>> Begin Data excerpts
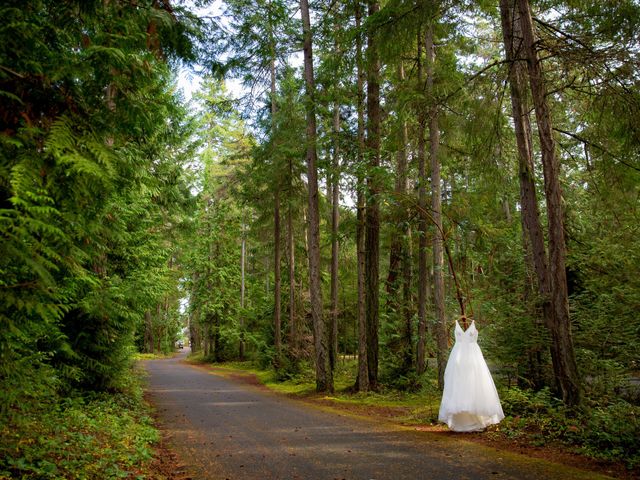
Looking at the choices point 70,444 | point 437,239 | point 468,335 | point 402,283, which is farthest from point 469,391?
point 402,283

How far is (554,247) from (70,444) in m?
Result: 7.84

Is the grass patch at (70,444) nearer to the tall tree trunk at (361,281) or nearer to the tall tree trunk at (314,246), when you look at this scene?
the tall tree trunk at (314,246)

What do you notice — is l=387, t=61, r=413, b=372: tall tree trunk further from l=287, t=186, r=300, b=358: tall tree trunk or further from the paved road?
the paved road

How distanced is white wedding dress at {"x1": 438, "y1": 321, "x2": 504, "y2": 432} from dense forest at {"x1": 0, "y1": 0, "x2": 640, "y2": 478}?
2.07 ft

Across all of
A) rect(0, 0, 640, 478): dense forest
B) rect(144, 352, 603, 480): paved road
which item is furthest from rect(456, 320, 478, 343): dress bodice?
rect(144, 352, 603, 480): paved road

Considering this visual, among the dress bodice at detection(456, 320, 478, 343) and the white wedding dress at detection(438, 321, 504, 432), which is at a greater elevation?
A: the dress bodice at detection(456, 320, 478, 343)

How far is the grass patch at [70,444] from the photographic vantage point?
4.30m

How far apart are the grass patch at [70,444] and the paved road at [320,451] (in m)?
0.79

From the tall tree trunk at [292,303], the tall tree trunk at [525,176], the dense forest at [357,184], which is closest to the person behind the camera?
the dense forest at [357,184]

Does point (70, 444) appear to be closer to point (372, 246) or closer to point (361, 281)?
point (361, 281)

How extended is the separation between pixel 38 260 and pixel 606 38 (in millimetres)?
8857

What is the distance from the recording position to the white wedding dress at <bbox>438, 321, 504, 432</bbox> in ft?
24.6

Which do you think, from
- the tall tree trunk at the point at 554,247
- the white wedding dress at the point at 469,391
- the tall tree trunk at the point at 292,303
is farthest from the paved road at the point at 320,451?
the tall tree trunk at the point at 292,303

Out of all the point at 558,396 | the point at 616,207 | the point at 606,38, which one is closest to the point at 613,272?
the point at 616,207
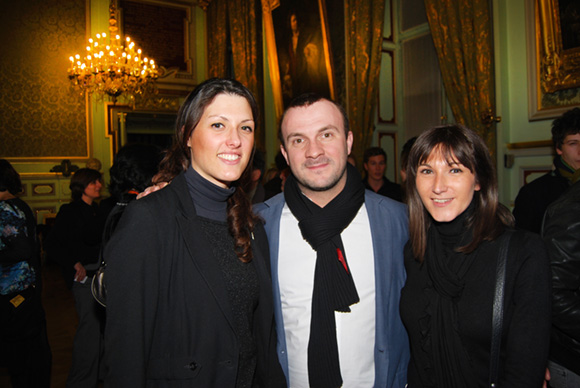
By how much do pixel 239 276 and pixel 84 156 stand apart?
824cm

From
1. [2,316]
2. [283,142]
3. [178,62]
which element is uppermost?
[178,62]

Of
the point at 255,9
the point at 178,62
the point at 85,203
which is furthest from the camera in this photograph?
the point at 178,62

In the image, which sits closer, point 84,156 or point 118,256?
point 118,256

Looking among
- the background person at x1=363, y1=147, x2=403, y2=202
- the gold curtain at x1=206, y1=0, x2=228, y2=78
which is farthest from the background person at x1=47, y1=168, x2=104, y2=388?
the gold curtain at x1=206, y1=0, x2=228, y2=78

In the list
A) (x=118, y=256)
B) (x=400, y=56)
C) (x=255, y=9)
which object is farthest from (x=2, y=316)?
(x=255, y=9)

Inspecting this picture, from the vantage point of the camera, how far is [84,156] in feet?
28.2

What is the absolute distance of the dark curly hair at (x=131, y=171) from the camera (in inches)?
82.8

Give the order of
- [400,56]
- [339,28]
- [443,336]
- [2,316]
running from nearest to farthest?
1. [443,336]
2. [2,316]
3. [339,28]
4. [400,56]

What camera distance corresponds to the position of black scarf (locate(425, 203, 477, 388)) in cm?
144

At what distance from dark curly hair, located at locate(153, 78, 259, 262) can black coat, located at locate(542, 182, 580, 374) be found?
1.17 meters

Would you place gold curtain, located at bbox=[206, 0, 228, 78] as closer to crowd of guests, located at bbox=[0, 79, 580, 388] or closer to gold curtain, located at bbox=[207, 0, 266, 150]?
gold curtain, located at bbox=[207, 0, 266, 150]

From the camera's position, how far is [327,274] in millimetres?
1783

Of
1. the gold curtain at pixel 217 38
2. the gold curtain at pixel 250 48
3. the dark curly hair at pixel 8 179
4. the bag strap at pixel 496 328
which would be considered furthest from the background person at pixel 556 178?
the gold curtain at pixel 217 38

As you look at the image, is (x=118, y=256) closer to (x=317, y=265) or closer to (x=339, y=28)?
(x=317, y=265)
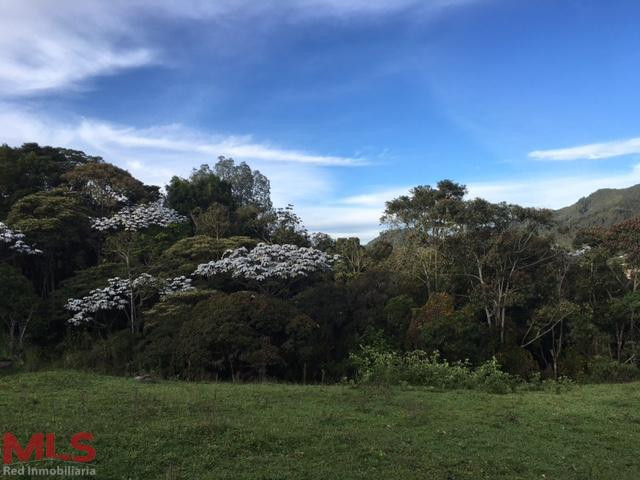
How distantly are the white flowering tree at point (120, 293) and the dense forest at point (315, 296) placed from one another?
60mm

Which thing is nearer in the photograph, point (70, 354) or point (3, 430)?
point (3, 430)

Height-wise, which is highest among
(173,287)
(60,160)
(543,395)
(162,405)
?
(60,160)

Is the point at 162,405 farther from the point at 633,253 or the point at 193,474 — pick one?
the point at 633,253

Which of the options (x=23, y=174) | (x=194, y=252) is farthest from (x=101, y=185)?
(x=194, y=252)

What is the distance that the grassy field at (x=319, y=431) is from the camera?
5391mm

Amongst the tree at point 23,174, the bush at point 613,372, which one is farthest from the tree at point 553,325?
the tree at point 23,174

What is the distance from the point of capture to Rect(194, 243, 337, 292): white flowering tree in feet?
62.8

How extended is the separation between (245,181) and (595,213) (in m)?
46.9

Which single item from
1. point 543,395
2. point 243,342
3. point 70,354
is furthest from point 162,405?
point 70,354

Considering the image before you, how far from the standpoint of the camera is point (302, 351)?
1488 centimetres

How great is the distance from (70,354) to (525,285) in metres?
17.0

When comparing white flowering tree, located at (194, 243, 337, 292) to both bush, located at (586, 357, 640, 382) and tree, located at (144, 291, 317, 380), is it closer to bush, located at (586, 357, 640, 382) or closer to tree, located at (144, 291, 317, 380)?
tree, located at (144, 291, 317, 380)

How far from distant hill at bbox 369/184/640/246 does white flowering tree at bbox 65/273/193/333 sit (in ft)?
36.8

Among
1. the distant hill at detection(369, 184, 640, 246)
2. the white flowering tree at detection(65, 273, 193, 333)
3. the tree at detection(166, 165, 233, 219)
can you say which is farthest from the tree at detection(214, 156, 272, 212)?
the white flowering tree at detection(65, 273, 193, 333)
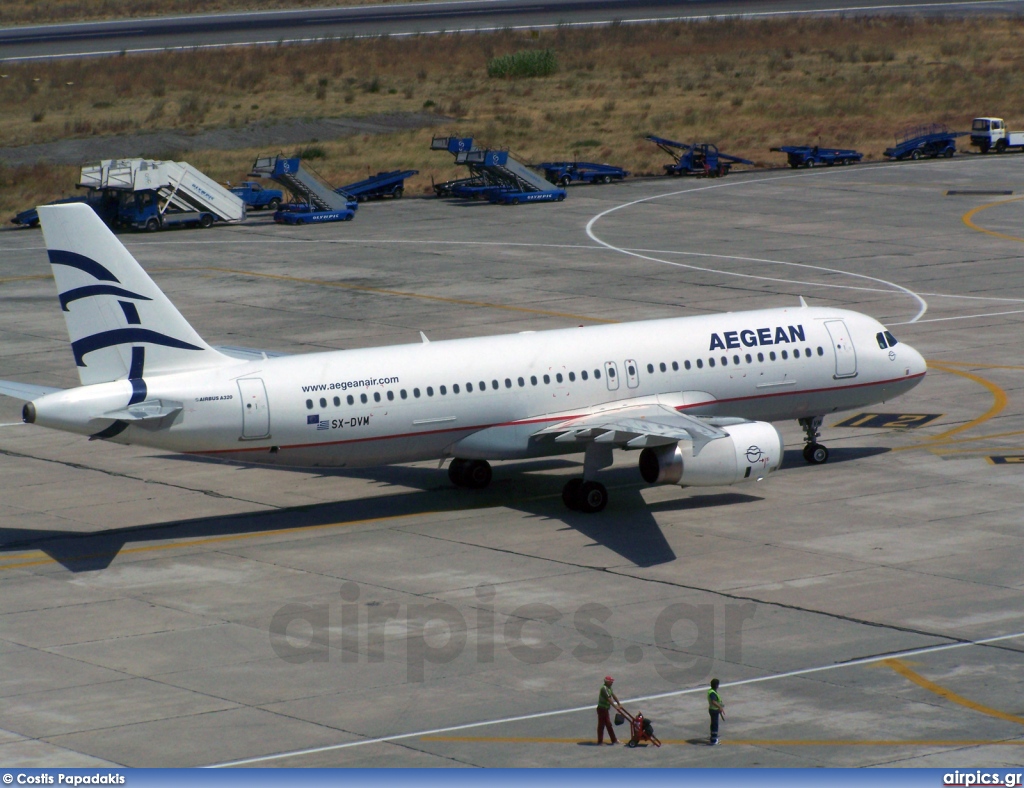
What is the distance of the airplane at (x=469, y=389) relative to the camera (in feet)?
122

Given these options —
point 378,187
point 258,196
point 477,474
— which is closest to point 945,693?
point 477,474

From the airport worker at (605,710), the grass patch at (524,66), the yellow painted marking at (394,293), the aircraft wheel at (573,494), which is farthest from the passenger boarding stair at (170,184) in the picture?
the airport worker at (605,710)

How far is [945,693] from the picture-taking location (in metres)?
27.8

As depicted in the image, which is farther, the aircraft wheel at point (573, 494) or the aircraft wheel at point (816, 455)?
the aircraft wheel at point (816, 455)

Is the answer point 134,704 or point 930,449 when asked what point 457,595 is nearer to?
point 134,704

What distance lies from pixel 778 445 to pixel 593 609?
930cm

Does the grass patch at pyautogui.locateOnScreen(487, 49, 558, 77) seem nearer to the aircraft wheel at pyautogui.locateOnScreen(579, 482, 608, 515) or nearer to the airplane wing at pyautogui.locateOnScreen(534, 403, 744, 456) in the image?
the airplane wing at pyautogui.locateOnScreen(534, 403, 744, 456)

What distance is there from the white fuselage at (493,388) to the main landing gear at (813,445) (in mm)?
407

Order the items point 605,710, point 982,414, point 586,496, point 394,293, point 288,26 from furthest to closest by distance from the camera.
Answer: point 288,26 < point 394,293 < point 982,414 < point 586,496 < point 605,710

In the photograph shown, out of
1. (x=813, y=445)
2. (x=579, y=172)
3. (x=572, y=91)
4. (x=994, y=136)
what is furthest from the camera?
(x=572, y=91)

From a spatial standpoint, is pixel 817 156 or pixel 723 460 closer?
pixel 723 460

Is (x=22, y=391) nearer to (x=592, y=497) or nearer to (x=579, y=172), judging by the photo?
(x=592, y=497)
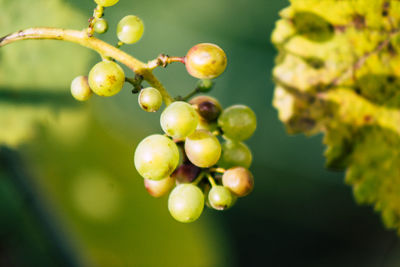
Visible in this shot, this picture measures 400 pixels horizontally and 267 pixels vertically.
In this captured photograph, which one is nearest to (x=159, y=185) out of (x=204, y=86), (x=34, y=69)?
(x=204, y=86)

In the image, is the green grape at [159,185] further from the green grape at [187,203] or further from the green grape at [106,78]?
the green grape at [106,78]

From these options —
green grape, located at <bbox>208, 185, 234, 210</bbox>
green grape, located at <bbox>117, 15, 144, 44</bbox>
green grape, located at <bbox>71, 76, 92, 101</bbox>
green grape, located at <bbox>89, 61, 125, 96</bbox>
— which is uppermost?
green grape, located at <bbox>117, 15, 144, 44</bbox>

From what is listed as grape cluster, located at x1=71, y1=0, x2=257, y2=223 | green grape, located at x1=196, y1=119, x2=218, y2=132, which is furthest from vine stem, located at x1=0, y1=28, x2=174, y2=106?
green grape, located at x1=196, y1=119, x2=218, y2=132

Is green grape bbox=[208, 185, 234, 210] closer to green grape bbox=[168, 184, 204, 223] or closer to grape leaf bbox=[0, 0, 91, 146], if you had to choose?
green grape bbox=[168, 184, 204, 223]

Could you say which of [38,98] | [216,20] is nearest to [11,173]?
[38,98]

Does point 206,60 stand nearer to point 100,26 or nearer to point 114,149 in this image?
point 100,26

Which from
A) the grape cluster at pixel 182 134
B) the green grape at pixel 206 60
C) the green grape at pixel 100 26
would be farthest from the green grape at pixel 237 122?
the green grape at pixel 100 26
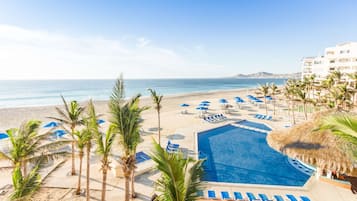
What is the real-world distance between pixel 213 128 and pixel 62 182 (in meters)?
15.6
>> End Data excerpts
## What is required
Write out exactly the lines from the one containing "From these options —" to the last line of the records above, both included, and leave out any pictures.

## Written response
From these options —
green grape, located at <bbox>208, 185, 234, 210</bbox>
green grape, located at <bbox>117, 15, 144, 44</bbox>
green grape, located at <bbox>71, 76, 92, 101</bbox>
green grape, located at <bbox>89, 61, 125, 96</bbox>
— which is uppermost?
green grape, located at <bbox>117, 15, 144, 44</bbox>

From what is listed as grape cluster, located at x1=71, y1=0, x2=257, y2=223 | green grape, located at x1=196, y1=119, x2=218, y2=132, which is furthest from vine stem, located at x1=0, y1=28, x2=174, y2=106?
green grape, located at x1=196, y1=119, x2=218, y2=132

Is green grape bbox=[208, 185, 234, 210] closer to green grape bbox=[168, 184, 204, 223] or closer to grape leaf bbox=[0, 0, 91, 146], if you had to choose?
green grape bbox=[168, 184, 204, 223]

Could you say which of [38,98] | [216,20] is nearest to [11,173]?
[38,98]

Does point 206,60 stand nearer to point 100,26 or nearer to point 114,149 in this image?
point 100,26

Which from
A) the grape cluster at pixel 182 134
B) the green grape at pixel 206 60
C) the green grape at pixel 100 26
would be farthest from the green grape at pixel 237 122?
the green grape at pixel 100 26
What is the real-world distance between pixel 213 128 and pixel 62 182 (in meters)?
15.6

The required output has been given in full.